O pleonasmo é tão gritante que indicia um segundo- ou terceiro- sentido; uma cornucópia de favores, empenhos e cunhas; uma girândola de prebendas, avenças e promoções; um derramar de contratos, adjudicações e falcatruas.
É desta massa semântica que nascem os BPN’s e os Loureiros quer sejam ministros ou autarcas. Reproduzem-se como Coelhos nos contentores, como Varas nas caixas ou como Amarais nas pontes.
Os casos que se sucedem nos jornais, e que sucedendo-se vão fazendo esquecer os anteriores, só são possíveis porque esta “cultura” está profundamente enraizada. De tal forma que as pessoas, na sua ingenuidade, já nem se dão conta.
Hoje mesmo recebi por email um inocente pedido de ajuda nos seguintes termos:
“É uma pessoa formidável, generosa. Teve de fugir para o estrangeiro enquanto estudava medicina, por motivos óbvios. Acabou lá o curso e dedicou-se a ajudar a comunidade portuguesa. O seu trabalho desinteressado foi reconhecido e condecorado.
Continua a viver e a exercer no estrangeiro, com algumas dificuldades, como toda a gente. Recentemente comprou uma casa de campo mas foi aldrabada pelo vendedor e a casa precisa de muitos mais arranjos do que esperava- para os quais não têm dinheiro que chegue.
Sendo assim resolveu participar num concurso para ganhar um telhado. Mas para isso precisa de ser o mais votado dos concorrentes. Por isso vos peço que vão ao site...”

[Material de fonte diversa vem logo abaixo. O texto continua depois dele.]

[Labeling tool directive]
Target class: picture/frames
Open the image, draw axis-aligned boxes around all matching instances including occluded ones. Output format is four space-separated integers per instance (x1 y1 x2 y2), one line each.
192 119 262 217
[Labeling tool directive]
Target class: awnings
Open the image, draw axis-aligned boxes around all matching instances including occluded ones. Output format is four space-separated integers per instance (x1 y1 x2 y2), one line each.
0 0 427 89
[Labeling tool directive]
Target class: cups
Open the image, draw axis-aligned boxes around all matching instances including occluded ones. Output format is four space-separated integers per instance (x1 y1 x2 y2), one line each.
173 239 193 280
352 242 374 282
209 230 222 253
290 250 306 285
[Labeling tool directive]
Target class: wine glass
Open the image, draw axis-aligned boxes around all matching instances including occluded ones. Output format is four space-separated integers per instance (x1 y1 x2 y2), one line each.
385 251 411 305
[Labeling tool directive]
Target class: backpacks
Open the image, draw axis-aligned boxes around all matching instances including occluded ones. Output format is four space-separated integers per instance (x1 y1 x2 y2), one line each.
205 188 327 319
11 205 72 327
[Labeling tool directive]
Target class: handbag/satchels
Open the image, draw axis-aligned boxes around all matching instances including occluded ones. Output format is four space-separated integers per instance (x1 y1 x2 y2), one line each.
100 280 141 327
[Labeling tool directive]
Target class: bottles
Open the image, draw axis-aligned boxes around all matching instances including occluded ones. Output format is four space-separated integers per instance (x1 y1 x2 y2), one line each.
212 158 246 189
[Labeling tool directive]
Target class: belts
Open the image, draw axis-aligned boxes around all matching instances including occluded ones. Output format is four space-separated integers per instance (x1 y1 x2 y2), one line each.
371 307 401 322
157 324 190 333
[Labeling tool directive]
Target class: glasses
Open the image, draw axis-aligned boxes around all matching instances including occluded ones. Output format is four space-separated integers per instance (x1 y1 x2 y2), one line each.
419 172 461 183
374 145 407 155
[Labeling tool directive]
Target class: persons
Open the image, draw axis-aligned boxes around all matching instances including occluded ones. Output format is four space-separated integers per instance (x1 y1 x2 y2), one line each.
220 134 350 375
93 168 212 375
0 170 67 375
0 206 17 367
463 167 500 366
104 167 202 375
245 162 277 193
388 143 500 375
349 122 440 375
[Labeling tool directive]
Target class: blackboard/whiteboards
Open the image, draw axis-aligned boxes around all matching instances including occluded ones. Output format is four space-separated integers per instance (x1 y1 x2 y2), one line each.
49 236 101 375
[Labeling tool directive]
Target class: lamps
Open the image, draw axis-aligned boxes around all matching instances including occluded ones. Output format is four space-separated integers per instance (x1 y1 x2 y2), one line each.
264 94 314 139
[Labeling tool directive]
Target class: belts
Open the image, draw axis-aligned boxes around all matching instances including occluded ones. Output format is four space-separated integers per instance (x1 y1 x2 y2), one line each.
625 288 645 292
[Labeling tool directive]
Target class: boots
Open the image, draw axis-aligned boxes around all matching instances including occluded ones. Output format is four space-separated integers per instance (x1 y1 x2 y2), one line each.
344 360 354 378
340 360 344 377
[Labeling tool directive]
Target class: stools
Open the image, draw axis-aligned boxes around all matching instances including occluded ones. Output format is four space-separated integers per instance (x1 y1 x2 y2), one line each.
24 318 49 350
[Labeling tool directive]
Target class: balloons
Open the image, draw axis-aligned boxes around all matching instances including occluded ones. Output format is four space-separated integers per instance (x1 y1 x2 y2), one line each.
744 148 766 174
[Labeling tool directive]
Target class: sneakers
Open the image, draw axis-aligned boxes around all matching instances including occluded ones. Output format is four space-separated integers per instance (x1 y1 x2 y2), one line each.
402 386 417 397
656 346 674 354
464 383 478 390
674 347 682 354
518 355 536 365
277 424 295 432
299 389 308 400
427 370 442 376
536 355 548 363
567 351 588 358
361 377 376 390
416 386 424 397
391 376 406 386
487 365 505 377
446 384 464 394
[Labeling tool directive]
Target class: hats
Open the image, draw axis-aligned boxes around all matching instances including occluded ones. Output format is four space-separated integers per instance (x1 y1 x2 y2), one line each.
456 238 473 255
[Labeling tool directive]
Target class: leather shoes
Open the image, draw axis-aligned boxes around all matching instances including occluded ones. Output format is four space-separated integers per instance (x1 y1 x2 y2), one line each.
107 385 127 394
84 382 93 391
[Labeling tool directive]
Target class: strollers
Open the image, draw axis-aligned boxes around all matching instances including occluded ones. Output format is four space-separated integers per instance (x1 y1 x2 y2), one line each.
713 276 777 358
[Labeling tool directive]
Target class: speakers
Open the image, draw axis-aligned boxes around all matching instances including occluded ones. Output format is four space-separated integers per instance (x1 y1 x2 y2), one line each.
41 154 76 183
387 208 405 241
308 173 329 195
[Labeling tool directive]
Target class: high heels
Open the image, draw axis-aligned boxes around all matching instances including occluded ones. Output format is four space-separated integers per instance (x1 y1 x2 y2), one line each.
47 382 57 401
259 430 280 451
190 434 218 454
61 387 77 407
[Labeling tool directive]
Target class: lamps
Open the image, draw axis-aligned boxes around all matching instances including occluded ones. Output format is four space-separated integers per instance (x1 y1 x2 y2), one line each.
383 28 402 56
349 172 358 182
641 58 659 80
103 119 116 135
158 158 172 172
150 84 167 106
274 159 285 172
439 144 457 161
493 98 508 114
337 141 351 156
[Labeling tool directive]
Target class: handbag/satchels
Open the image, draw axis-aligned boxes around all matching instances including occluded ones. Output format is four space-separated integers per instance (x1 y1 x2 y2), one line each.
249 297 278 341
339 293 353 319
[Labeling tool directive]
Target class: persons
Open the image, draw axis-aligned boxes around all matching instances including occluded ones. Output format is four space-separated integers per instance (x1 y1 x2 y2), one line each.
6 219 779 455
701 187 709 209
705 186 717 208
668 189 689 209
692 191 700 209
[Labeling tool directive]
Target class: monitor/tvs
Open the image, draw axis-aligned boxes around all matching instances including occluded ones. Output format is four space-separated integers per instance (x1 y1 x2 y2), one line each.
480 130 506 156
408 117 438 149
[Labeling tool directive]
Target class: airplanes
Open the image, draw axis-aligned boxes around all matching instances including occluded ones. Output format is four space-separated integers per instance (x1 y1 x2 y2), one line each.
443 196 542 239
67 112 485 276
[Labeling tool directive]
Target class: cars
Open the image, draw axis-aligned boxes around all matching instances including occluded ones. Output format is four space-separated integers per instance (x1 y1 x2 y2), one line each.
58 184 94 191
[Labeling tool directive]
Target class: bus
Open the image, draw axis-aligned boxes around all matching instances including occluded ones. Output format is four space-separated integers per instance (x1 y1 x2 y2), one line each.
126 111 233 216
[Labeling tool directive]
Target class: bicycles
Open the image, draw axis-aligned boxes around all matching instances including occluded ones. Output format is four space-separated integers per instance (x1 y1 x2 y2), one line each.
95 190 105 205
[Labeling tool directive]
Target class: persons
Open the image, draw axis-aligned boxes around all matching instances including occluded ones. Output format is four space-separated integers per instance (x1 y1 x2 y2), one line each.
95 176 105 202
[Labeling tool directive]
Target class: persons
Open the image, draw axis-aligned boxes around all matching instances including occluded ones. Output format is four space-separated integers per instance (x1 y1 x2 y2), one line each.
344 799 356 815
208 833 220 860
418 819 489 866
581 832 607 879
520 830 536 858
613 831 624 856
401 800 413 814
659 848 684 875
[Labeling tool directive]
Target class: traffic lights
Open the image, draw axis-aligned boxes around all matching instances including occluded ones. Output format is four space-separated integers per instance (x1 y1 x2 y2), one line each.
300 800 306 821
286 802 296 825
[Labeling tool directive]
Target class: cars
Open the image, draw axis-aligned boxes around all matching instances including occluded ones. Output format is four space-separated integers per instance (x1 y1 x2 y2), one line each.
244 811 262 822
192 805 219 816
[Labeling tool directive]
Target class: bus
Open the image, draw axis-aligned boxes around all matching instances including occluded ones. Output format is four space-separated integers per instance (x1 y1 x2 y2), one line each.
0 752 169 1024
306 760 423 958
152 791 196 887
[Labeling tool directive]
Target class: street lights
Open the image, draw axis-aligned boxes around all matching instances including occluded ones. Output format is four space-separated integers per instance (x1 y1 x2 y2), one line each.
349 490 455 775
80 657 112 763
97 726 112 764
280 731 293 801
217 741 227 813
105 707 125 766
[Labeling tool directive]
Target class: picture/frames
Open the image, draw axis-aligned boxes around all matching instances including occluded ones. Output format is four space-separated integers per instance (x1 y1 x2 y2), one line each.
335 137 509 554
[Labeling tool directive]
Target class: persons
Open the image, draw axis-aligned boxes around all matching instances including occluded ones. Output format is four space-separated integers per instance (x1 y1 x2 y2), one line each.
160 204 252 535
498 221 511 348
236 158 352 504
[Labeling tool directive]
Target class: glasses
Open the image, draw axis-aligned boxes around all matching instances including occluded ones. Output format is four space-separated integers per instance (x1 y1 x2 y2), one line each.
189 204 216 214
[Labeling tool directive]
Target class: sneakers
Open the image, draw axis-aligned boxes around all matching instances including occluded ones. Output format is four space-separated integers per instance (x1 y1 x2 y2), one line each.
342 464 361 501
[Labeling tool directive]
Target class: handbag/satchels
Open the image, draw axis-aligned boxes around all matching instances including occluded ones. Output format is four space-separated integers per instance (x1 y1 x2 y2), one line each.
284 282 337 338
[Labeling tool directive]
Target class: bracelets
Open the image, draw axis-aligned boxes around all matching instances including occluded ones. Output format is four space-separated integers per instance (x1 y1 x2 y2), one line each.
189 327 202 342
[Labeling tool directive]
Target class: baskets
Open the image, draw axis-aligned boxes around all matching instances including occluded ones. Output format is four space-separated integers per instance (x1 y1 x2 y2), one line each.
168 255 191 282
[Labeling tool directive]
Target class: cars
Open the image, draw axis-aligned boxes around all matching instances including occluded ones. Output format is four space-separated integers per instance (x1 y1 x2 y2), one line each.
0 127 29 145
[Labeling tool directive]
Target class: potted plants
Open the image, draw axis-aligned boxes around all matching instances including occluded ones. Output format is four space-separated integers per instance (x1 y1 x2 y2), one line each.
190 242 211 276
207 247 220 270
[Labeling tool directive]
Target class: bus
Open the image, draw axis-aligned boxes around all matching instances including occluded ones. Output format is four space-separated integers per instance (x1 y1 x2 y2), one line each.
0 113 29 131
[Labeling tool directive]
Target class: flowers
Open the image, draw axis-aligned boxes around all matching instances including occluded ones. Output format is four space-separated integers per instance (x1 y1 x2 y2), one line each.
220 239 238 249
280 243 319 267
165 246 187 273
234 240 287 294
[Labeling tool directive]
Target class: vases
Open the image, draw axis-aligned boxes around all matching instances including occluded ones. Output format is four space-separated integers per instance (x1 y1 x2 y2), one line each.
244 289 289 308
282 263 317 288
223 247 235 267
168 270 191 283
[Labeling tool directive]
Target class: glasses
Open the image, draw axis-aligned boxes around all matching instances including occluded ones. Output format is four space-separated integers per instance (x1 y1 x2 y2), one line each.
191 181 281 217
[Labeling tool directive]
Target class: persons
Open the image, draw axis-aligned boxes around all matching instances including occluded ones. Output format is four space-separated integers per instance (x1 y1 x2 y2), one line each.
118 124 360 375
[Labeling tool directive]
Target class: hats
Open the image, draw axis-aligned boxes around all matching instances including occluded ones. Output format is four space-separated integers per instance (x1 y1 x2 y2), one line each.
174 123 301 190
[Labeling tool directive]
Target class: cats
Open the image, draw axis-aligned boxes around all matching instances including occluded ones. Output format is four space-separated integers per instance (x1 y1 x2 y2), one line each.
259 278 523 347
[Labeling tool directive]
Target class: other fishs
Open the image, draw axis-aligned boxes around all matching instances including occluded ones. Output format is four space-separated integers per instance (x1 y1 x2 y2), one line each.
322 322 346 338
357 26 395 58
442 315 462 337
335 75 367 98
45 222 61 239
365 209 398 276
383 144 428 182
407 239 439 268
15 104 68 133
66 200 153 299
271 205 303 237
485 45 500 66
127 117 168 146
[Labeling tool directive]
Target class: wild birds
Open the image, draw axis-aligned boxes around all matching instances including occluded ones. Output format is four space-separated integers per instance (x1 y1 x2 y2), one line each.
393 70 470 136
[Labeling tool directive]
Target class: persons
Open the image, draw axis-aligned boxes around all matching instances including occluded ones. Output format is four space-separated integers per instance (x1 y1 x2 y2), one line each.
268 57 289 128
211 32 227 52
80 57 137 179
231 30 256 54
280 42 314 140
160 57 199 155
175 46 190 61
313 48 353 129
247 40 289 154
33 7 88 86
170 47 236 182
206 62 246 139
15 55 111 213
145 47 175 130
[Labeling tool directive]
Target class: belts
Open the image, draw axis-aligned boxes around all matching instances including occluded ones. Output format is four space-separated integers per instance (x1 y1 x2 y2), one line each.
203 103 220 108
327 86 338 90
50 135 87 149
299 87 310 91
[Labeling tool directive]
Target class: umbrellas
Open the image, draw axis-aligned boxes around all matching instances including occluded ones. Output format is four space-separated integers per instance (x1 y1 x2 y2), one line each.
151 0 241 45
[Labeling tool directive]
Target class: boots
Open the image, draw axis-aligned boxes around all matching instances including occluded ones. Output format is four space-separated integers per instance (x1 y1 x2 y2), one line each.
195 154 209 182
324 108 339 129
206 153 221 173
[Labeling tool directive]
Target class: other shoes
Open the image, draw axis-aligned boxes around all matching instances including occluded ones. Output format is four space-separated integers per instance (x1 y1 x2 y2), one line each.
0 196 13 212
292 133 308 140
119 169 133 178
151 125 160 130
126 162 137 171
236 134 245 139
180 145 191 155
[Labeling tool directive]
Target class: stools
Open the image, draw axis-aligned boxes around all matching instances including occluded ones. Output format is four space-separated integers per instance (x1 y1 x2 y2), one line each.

Os colegas do liceu estão a mobilizar-se "para ajudar" e acham normal incomodar meio mundo com uma questão privada, como tantas outras, que não chega sequer a ser dramática.
Dizem eles na sua missiva cheia de boas intenções: “Por isso recorremos à ajuda dos nossos amigos, porque os amigos dos nossos amigos...”
Um verdadeiro tratado sobre o pequeno mafioso que vive dentro de cada um de nós.